-
Notifications
You must be signed in to change notification settings - Fork 1.9k
Description
Currently the structure is:
DynamicFilter [
CASE (hash_repartition % 12)
WHEN 2 THEN
a@0 >= ab AND a@0 <= ab AND b@1 >= bb AND b@1 <= bb
AND
struct(a@0, b@1) IN (SET) ([{c0: ab, c1: bb}])
WHEN 4 THEN
a@0 >= aa AND a@0 <= aa AND b@1 >= ba AND b@1 <= ba
AND
struct(a@0, b@1) IN (SET) ([{c0: aa, c1: ba}])
ELSE false
END
]
I think we should be able to rewrite this into:
CASE (hash_repartition % 12)
WHEN 0 THEN
-- We can no longer optimize away empty partitions / CASE branches...
DynamicFilter [ true ]
AND
DynamicFilter [ true ]
-- Skipping the empty branches
WHEN 2 THEN
DynamicFilter [a@0 >= ab AND a@0 <= ab AND b@1 >= bb AND b@1 <= bb ]
AND
DynamicFilter [ struct(a@0, b@1) IN (SET) ([{c0: ab, c1: bb}]) ]
WHEN 4 THEN
DynamicFilter [ a@0 >= aa AND a@0 <= aa AND b@1 >= ba AND b@1 <= ba ]
AND
DynamicFilter [ struct(a@0, b@1) IN (SET) ([{c0: aa, c1: ba}]) ]
ELSE false
END
We could then also remove the tokio::sync::Barrier but I'm not sure if that's a good idea: if the probe side opens a large batch of files with partial filters and then immediately the filters complete it won't fully pick them up until the next batch of files, which would make for a more inefficient scan.

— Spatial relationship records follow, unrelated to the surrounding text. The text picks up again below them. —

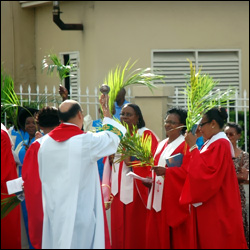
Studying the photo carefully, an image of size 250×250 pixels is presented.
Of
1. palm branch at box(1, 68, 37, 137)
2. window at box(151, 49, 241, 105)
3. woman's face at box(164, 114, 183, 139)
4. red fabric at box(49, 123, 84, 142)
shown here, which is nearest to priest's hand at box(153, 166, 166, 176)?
woman's face at box(164, 114, 183, 139)

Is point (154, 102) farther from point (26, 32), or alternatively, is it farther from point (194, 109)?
point (26, 32)

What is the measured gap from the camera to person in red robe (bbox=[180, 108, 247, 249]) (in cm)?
729

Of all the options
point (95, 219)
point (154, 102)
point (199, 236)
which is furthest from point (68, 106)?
point (154, 102)

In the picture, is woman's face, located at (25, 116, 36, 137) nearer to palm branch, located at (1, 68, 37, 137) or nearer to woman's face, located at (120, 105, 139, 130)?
palm branch, located at (1, 68, 37, 137)

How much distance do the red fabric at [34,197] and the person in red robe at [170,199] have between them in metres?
1.33

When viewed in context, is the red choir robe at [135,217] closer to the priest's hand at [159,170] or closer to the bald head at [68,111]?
the priest's hand at [159,170]

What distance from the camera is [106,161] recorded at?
8695 mm

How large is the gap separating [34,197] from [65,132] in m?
1.04

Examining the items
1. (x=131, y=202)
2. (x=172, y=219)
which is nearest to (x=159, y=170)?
(x=172, y=219)

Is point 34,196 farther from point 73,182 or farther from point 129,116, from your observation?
point 129,116

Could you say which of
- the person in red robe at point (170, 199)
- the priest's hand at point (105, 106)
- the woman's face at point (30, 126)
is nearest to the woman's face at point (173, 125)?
the person in red robe at point (170, 199)

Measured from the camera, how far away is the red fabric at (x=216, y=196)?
7289 millimetres

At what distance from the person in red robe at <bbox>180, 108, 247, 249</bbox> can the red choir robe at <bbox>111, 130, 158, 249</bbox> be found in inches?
44.3

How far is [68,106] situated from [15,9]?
31.7 feet
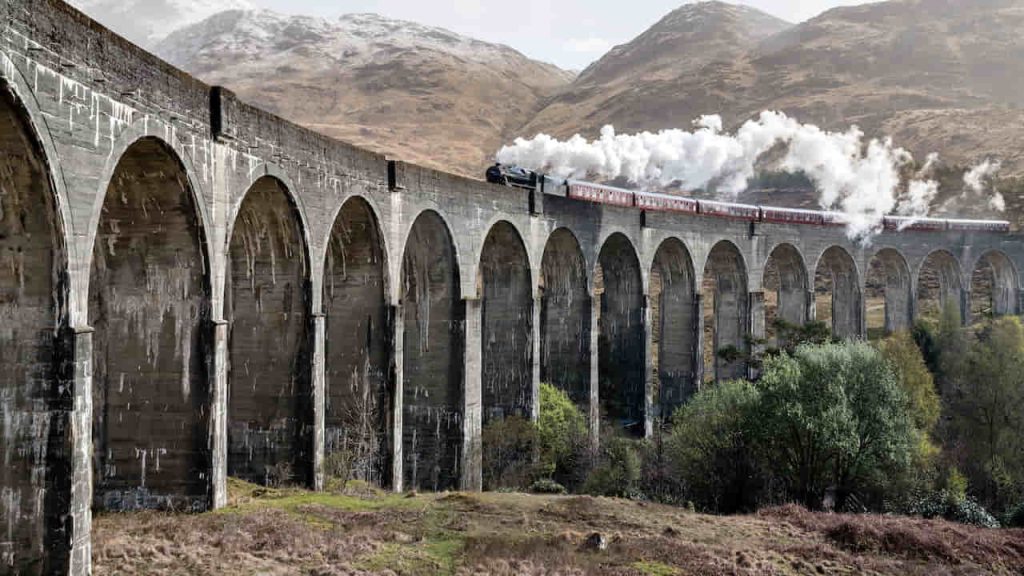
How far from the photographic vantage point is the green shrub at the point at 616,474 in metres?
26.8

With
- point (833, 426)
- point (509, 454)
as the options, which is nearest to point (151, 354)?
point (509, 454)

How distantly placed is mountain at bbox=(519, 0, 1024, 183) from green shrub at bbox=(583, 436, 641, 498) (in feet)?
279

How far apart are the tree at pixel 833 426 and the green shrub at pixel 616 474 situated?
14.9ft

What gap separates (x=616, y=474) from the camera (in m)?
27.5

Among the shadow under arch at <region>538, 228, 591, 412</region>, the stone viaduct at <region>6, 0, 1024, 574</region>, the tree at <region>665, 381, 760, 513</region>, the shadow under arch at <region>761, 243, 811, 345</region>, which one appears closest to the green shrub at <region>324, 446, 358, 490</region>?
the stone viaduct at <region>6, 0, 1024, 574</region>

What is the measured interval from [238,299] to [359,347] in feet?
13.7

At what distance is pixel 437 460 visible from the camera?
26109 millimetres

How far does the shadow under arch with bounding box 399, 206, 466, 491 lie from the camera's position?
2600 cm

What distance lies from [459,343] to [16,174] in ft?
54.2

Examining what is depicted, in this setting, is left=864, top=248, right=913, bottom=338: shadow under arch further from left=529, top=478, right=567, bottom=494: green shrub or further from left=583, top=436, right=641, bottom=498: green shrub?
left=529, top=478, right=567, bottom=494: green shrub

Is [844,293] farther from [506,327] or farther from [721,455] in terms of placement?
[721,455]

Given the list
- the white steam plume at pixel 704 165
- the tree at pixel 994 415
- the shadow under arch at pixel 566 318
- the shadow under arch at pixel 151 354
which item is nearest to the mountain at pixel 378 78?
the white steam plume at pixel 704 165

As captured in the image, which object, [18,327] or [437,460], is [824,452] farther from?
[18,327]

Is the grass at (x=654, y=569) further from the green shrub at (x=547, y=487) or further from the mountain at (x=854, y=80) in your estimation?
the mountain at (x=854, y=80)
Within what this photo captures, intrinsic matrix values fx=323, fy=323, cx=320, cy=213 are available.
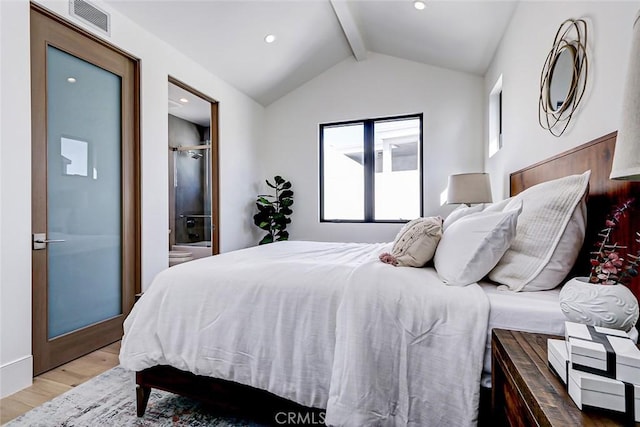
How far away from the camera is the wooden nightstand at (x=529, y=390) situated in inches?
24.1

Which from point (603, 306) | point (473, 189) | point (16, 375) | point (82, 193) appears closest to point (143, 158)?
point (82, 193)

But I do feel that this more granular structure would be better for distributed systems at least: there would only be 1 producer for each dynamic filter, so a simple broadcast updates would work, without any need to "combine" simultaneous updates from multiple produces on the consumer side.
This also means dropping the fancy bit where we eliminate empty branches from the CASE expression.